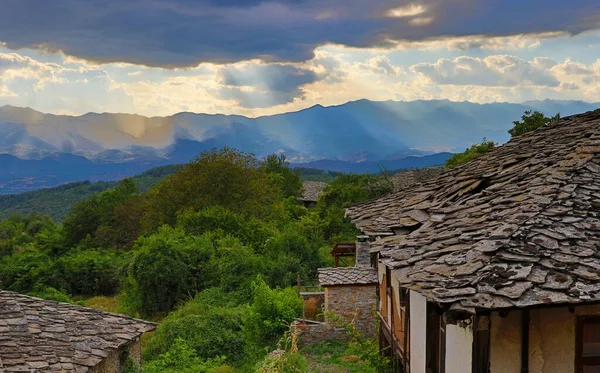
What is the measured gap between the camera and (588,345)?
6.05 metres

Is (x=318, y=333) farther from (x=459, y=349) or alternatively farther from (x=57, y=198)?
(x=57, y=198)

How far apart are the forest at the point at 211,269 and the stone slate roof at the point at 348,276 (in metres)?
2.12

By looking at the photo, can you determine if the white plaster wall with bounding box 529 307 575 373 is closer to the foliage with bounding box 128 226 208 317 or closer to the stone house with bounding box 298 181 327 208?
the foliage with bounding box 128 226 208 317

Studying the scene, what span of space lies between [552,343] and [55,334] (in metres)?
9.54

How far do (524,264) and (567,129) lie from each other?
5715mm

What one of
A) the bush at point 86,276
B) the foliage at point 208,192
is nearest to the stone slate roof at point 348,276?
the foliage at point 208,192

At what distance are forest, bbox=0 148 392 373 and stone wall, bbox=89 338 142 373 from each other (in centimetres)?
42

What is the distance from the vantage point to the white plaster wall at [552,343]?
19.5ft

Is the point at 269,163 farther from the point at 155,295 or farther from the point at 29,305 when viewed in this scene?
the point at 29,305

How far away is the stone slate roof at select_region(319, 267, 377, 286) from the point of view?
1889 centimetres

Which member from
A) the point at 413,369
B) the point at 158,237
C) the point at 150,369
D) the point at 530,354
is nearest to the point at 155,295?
the point at 158,237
★ ★ ★
— SHORT PROBLEM —
Reproduce the entries above exactly. Do not include the images.

— FINAL ANSWER —
What is the measured gap between the camera and (588,345)?
6.05 metres

Is (x=318, y=333) farther from (x=459, y=349) or alternatively farther from (x=57, y=198)?
(x=57, y=198)

How far apart are the forest at the point at 211,269 and the stone slate roof at the point at 348,276 (in metres)?
2.12

By looking at the photo, can you determine if the white plaster wall with bounding box 529 307 575 373 is closer to the foliage with bounding box 128 226 208 317 or closer to the stone house with bounding box 298 181 327 208?
the foliage with bounding box 128 226 208 317

Studying the scene, what span of space lies between [552,343] and [55,334] (in metres)?
9.54

How far do (524,264) and (567,129) lie from each other?
5715mm

What one of
A) the bush at point 86,276
B) the foliage at point 208,192
is nearest to the stone slate roof at point 348,276?
the foliage at point 208,192

At what distance are forest, bbox=0 148 392 373 and stone wall, bbox=89 338 142 373 from each other (in centimetres)?
42

What is the distance from the vantage point to the white plaster wall at [552,343]?
19.5ft

Is the point at 269,163 farther from the point at 155,295 or farther from the point at 29,305 when viewed in this scene?
the point at 29,305

How far away is the stone slate roof at select_region(319, 267, 377, 286) from the point of view?
1889 centimetres

Which member from
A) the point at 413,369
B) the point at 158,237
C) the point at 150,369
D) the point at 530,354
is nearest to the point at 155,295?
the point at 158,237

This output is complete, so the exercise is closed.